People saying get your mum back are unfair, why should she be expected to cook and clean for seven children and a man who wont cook

Lostmarbles2021 · 23/10/2021 19:41

It’s Sat and I haven’t RTFT so ignore if this is old news now.

Your SC have a new sibling and it could be hurtful for them to feel excluded and might not be the best start to the sibling relationship. You might end up with more problems later down the line if they feel pushed out.

IMO , like PPs said, Your DP needs to step up and take over. Look after the older ones. Make sure they feel like special big brothers/sisters and you need to be able to just focus on the baby, rest when you can, sleep if you can. I would be really clear with him about what you need from him.

Also, when you got together and had more children you were also committing to each other’s children.

In the longer term the every weekend thing might need to change.

JuneauBound · 23/10/2021 21:08

@user512

Good grief, those poor children, what a mess. Why on Earth have another child, I can't feel any empathy here for you OP.
My goodness @user512 what a mean thing to say.
NormanStangerson · 23/10/2021 21:29

@user512

Good grief, those poor children, what a mess. Why on Earth have another child, I can't feel any empathy here for you OP.
This place has gone to the dogs. What a filthy comment.
Briony123 · 23/10/2021 21:40

Your husband obviously still has to look after his children. My husband also looked after our older children when our younger babies were born. How else did you think it worked? Just feed the baby and sleep as much as possible.

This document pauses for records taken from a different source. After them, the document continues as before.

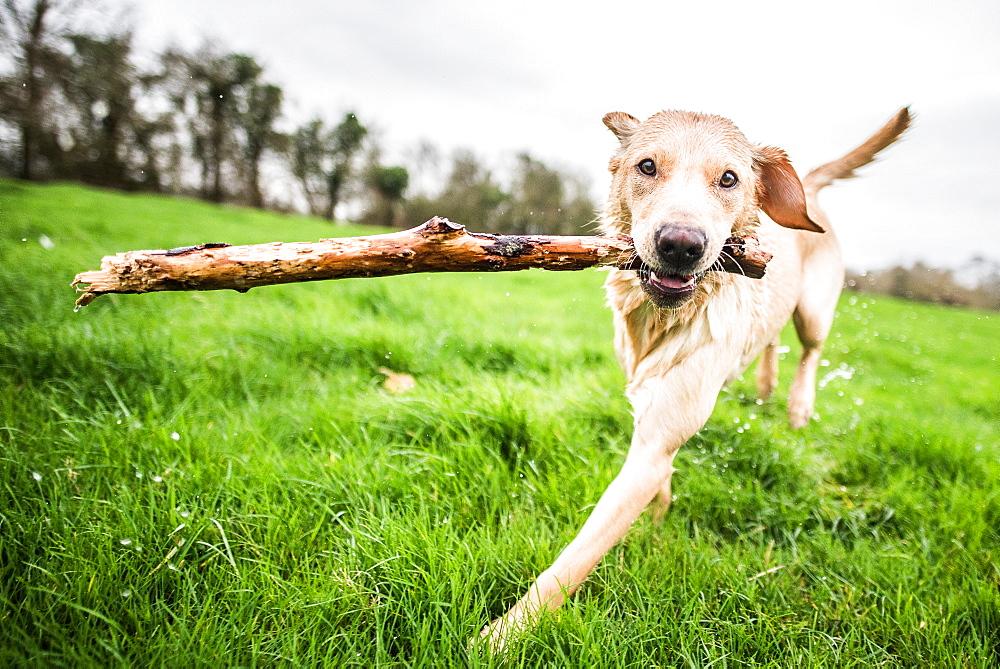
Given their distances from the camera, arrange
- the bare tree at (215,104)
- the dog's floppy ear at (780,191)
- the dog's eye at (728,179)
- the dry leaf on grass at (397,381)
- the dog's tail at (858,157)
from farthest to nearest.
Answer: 1. the bare tree at (215,104)
2. the dry leaf on grass at (397,381)
3. the dog's tail at (858,157)
4. the dog's floppy ear at (780,191)
5. the dog's eye at (728,179)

RobertaFirmino · 23/10/2021 22:30

@Honeycomb129 Hoping your baby is now nice and toasty under their lamp and you're managing to get a little peace. Please disregard the disgusting comments, they say a damn sight more about the posters than they ever could about you.

PinkSyCo · 24/10/2021 14:33

Not to wish ill on your newborn of course, but it is quite a Godsend that you and baby are now in hospital where he can get the attention he needs and you can get the rest you need. Also it means your DH has no choice but to pull his finger out of his arse and get on with things. I’ll bet the useless manchild is feeling sorry for being a twat to your poor mother now!

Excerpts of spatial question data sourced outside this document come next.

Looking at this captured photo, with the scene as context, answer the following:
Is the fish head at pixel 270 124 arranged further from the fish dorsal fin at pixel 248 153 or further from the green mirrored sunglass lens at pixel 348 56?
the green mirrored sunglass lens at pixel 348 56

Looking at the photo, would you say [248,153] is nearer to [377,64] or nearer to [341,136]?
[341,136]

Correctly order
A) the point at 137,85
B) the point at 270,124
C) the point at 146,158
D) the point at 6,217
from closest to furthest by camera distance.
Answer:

Chickychoccyegg · 24/10/2021 15:38

I hope you and your baby are well op and you're getting some much needed rest.
I think there needs to be a serious conversation between you and your partner about expectations going forward, with 7 children, thats a lot of work, and he needs to step up.

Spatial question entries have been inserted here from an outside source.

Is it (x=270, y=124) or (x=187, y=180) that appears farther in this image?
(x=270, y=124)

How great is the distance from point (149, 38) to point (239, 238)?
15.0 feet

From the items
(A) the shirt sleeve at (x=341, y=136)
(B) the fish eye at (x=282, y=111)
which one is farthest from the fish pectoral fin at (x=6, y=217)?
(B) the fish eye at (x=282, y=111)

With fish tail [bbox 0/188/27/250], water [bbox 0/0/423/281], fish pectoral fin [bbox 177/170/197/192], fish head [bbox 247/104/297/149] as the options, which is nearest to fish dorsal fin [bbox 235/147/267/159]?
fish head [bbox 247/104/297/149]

  1. He needs to go to court and get a court ordered access arrangement, every weekend is ridiculous, and eow, and a day or 2 during the week is more usual, and the sc should only be coming when he is available, not leaving them all with you.
2.He needs to start helping properly with cooking and cleaning, as well as with all the other house jobs, no such thing as can't. 3.Tell him he steps up and sorts out both above points or it's over and you'll be moving out, he cannot go around acting like an overgrown child when he has 7 kids and a partner who has just given birth.
Mookie81 · 24/10/2021 17:27

@Honeycomb129

If you read what i put I didn’t think I could have another baby from what doctors told me
I hope I never get you for a paramedic Confused.